The study was carried out in three phases, starting with 48 interviews with unions, lawyers and government agencies in Australia. Then came a survey of 212 families from around the world, two-thirds from Australia with others from Canada, the USA, the UK, New Zealand and Singapore. The average time since the death of a loved one was just over seven years, and 89% of respondents were female: partners and parents.
The health of respondents had been badly affected by the death of their loved one, including mental health conditions such as PTSD, depression, grief disorder, mood swings and anxiety. Guilt was frequently cited.
“Most said their partner had talked about concerns at work but they had done nothing," said Matthews.
Then came the frustrations of dealing with investigations by police and H&S inspectors, prosecutions through the courts, workers compensation claims, common law claims, and coronial enquiries. Respondents felt they rarely had input into these processes, and reported it took vigilance for up to ten years to keep track of what was going on. “I am just this lone voice in the wilderness,” reported one respondent, who Matthews said characterised all respondents “to a T”.
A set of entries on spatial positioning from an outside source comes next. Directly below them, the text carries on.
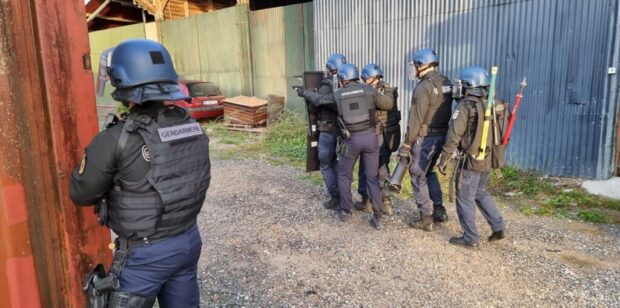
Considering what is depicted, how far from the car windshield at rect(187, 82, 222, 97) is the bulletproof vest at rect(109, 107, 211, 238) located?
11602 mm

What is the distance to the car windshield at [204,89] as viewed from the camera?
43.8 feet

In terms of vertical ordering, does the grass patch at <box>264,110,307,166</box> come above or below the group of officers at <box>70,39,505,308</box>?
below

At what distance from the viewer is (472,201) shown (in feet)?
14.4

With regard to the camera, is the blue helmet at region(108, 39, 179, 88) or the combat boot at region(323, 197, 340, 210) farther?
the combat boot at region(323, 197, 340, 210)

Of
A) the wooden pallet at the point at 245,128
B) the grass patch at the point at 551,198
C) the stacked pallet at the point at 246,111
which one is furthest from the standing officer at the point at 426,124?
the stacked pallet at the point at 246,111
Respondents attributed their declining health to a number of factors besides the shock of a sudden death: the bureaucracy of the formal processes, the lack of timely information, their lack of opportunity for input, and the sheer length of proceedings.
“They have no power, no input, no legal right to be anywhere. They are suspicious and they trust nobody. It’s a long time to keep on your guard.”
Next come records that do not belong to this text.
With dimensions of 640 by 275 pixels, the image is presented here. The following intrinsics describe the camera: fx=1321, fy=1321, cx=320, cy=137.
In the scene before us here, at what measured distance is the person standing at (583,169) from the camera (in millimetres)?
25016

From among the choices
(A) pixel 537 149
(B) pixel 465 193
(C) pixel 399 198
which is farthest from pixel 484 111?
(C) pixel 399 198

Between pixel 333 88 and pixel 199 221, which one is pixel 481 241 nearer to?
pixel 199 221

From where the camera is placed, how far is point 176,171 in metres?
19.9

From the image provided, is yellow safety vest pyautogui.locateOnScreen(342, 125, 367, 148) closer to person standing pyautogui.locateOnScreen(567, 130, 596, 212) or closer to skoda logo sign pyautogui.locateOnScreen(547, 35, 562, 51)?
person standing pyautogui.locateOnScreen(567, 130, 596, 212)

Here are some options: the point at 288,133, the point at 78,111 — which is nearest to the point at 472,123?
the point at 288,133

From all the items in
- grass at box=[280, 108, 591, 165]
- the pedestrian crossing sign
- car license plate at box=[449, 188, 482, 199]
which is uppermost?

The researchers identified a number of common needs of any family faced with a sudden workplace death:
To receive timely and accurate information all through the process;
To participate in the process to ensure their voice is heard;
To know that a thorough investigation was done so the how and why is answered;
To know that someone or something was held accountable so justice is seen to be done;
To know that actions have been taken to prevent similar future deaths; and
To receive adequate emotional and financial support as acknowledgment that the death has significant long-term effects on those left behind.
Long time H&S researcher Michael Quinlan, who was also involved in the study, told delegates the question was: how should the criminal justice system respond?
“It’s not just about punishment and deterrence, it’s about the community asserting that people’s lives at work matter.”
Referencing the Pike River mine disaster, he argued there is a public interest to demonstrate the system cares enough to run a prosecution, even if the outcome is not certain. And if a death does not result in a prosecution, it requires coroners who know about H&S and know what kind of questions to ask.
“I have never seen it asked: how is the legal system working for the families? People get a sense when they are being conned. The families believe the criminal justice system doesn’t accord workplace deaths due significance.”